VIERZEHN
Ich lande auf dem Hintern. Krache genau vor der Replik jenes wunderschönen Palasts aus dem 18. Jahrhundert, in dem französische Könige gewohnt haben, auf den Boden. Aber ich gehe nicht hinein. Obgleich ich darum gebettelt habe, genau hierherzukommen, kann ich es nicht ertragen, das Schloss ohne Damen zu betreten. Es ist unsere Zuflucht. Ein Ort, den wir gemeinsam haben. Ein Ort, wo einige meiner schönsten Erinnerungen leben. Und auf keinen Fall gehe ich ohne ihn dorthin.
Ich komme auf die Beine, klopfe mich ab und sehe mich um, während ich versuche, mich zu orientieren und festzustellen, wo ich bin. Mir ist klar, dass ich mir einfach einen Bestimmungsort vorstellen könnte und mich wie durch Zauberei dort wiederfände, aber ich möchte lieber zu Fuß gehen, möchte gemächlich dahinschlendern und mir Zeit lassen. Die Tatsache genießen, dass ich das Ungeheuer los bin - auch wenn es sich wahrscheinlich nur irgendwo zusammengerollt hat und abwartet, bis ich wieder von hier fortgehe. Im Augenblick jedoch bin ich fest entschlossen, mir ein wenig Erleichterung zu gönnen.
Ich hebe die Hände und wedele damit durch den schimmernden Dunst, jenes unscharfe Leuchten, das von überallher und von nirgendwoher stammt. Die angenehm kühle Luft, die über meine Haut wallt, beruhigt mich; ich vertraue darauf, dass ich letzten Endes zu irgendetwas ganz Tollem gelangen werde, irgendwohin, wo ich wirklich sein will.

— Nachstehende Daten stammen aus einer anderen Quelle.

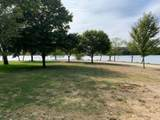 80 Lake Shore Drive - Photo 4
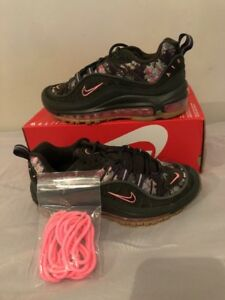 best sneakers eb75e 0bf51 Image is loading Women-039-s-Nike-Air-Max-98-034-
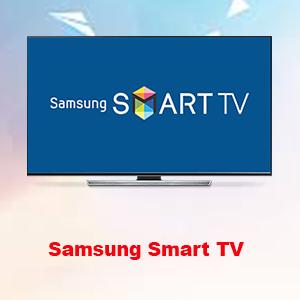Samsung-Smarttv-IPTV-Kurulum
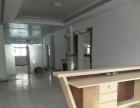 龙岗横岗西坑带装修一楼1000平米厂房出租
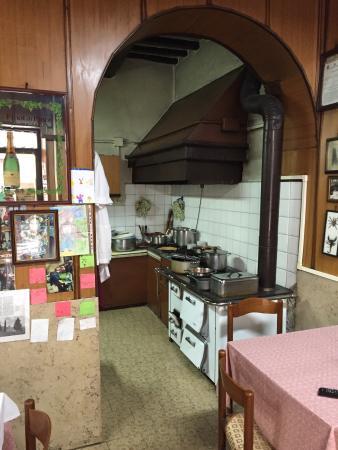 Trattoria Tacconi: Impresionante, como en casa, no dejéis de comer en este sitio si estáis en la zona. Mil gracias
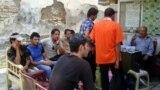 شباب بلا عمل في بغداد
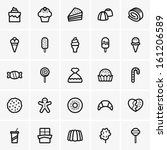 sweets icons | Shutterstock .eps vector #161206589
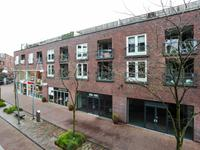Doelenstraat 13 in Ede 6711 AR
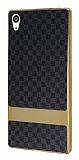Eiroo Boss Fit Sony Xperia Z5 Premium Deri Görünümlü Siyah Silikon Kılıf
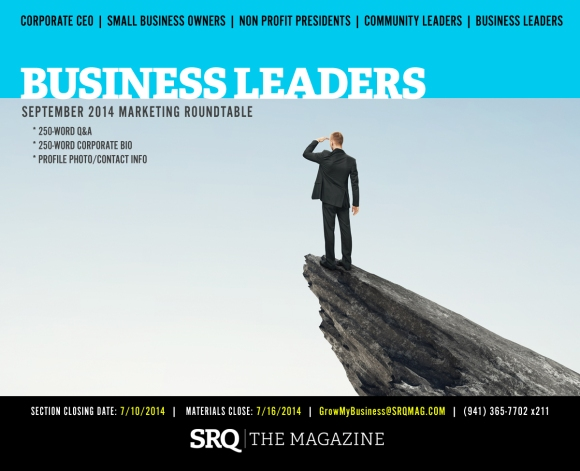 2014-07-BusinessLeaders-M2Sales-POSTCARD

Das ist das Schöne am Sommerland - alle Wege führen zum Guten.
An dem regenbogenbunten Bach, der sich durch die duftende Wiese zieht, mache ich Halt und manifestiere einen kleinen Handspiegel, um mich zu betrachten. Erleichtert sehe ich, dass meine Augen jetzt wieder ihre normale blitzblaue Farbe haben, mein Haar ist wieder glänzend und leuchtend hellblond, und meine Haut - meine Haut ist praktisch porenlos und makellos rein. Die dunklen Ringe, die sich unter meinen Augen häuslich eingerichtet hatten, sind jetzt verschwunden. Und ich wünschte, Damen könnte mich so sehen. Ich sehe aus wie mein altes Ich …, das Ich, das ich früher war. Es macht mich traurig, daran zu denken, dass seine letzte Erinnerung dieser monströsen Schöpfung gilt - dem Ungeheuer, das ich selbst geschaffen habe. Hätte er nur eingewilligt mitzukommen, dann hätte ich alles erklären können.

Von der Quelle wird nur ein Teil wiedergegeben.